Retype the data below line for line, keeping every word, number, and punctuation mark unchanged.

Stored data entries
▶

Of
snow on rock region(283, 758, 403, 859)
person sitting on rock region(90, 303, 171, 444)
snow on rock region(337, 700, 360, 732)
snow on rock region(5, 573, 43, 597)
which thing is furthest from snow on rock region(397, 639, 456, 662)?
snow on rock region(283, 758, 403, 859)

◀

Written response.
Of
snow on rock region(283, 758, 403, 859)
person sitting on rock region(90, 303, 171, 444)
snow on rock region(337, 700, 360, 732)
snow on rock region(5, 573, 43, 597)
which thing is furthest from snow on rock region(397, 639, 456, 662)?
snow on rock region(283, 758, 403, 859)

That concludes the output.